人間はいつか死ぬ、それは不変の真理──だが、それは『死』が絶対的であることが前提として律されているものであり、奴は、ナツキ・スバルは、

 

 

 

「……」

 

 

「な」

 

 

「なんっ、なんだよ…!!」

 

 

「何だよコレッ!?」

 

 

 

この世の根底を覆す、超越者。

こんな事間違っている、アレは間違った人間だ。根本的に何もかもが間違えて産まれてきた怪物、自身の消失をただの人間が受け止められる訳が無い。

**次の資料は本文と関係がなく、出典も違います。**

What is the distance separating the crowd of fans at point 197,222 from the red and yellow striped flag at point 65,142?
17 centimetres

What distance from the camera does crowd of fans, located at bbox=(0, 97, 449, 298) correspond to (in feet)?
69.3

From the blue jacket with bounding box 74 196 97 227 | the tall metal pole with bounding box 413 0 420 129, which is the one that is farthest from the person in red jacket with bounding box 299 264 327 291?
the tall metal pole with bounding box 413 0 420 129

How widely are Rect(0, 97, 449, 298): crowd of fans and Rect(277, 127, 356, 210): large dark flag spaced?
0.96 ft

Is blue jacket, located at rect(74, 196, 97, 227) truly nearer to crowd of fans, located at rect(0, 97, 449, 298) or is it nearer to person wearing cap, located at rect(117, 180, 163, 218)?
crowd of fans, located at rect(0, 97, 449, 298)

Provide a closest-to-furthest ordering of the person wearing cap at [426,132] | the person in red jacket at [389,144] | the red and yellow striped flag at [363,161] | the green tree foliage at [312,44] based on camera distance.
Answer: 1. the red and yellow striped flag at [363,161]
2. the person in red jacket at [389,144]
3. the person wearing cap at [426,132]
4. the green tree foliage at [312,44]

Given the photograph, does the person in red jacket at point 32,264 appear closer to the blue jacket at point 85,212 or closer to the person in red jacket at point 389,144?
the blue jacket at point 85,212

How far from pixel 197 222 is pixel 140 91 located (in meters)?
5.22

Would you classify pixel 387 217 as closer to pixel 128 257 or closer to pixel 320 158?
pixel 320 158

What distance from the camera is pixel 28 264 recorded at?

神秘を、神性を宿す生徒ですら『苦しみ』の果ては反転という末路に至るというのに。

もし、もしも、ナツキ・スバルが『死』をやり直し超越する権能以外に、なにも有さないというのであれば、己は、小生は、俺は、■■■■■は──。

 

 

 

「あいつ、あいつッッ!!」

 

 

 

ナツキ・スバルの怒りを、その身をもって味わいつくすことになる。

千を超える、壮絶な死を。

 

 

 

『やめろ』

 

 

 

「──あグッ…おぁ…」

 

 

「ぁぐッ…──クソ…!」

 

 

 

『やめろ』

 

 

 

「クソッ、クソっ、クソッッ!!」

 

 

 

『嫌だ!!やめろ!!!』

 

 

 

目の前に、黒い球体が落ちてくる。

 

 

最期に視界に捉えたモノを眺めながら。

 

 

 

『嫌だぁぁぁっッッ!!!』

 

 

 

ナツキ・スバルの瞳の水分が蒸発する。

 

 

 

『ひぃ゛ぁ゛……──ぁ』

 

 

 

三度目の死を、スローモーションになった世界で存分に味わいながら、その最期の瞬間。

自身に降りかかる苦痛の原因を探し、こうなってしまった理由を探り、脳細胞のニューロン一つ一つが烈火のように燃え盛りながら、

 

 

 

『ぁ、ぁぁ……ぁぁぁ!!!そうか──しきさ』

 

 

 

──その日、■■■■■は何処の、誰にも気づかれることなく、自身が選択して身を隠していた空間の中で、記憶の牢獄に囚われ続け。

 

 

そしてまた、記憶の世界で『■■■■■』はこの世界から形を失った。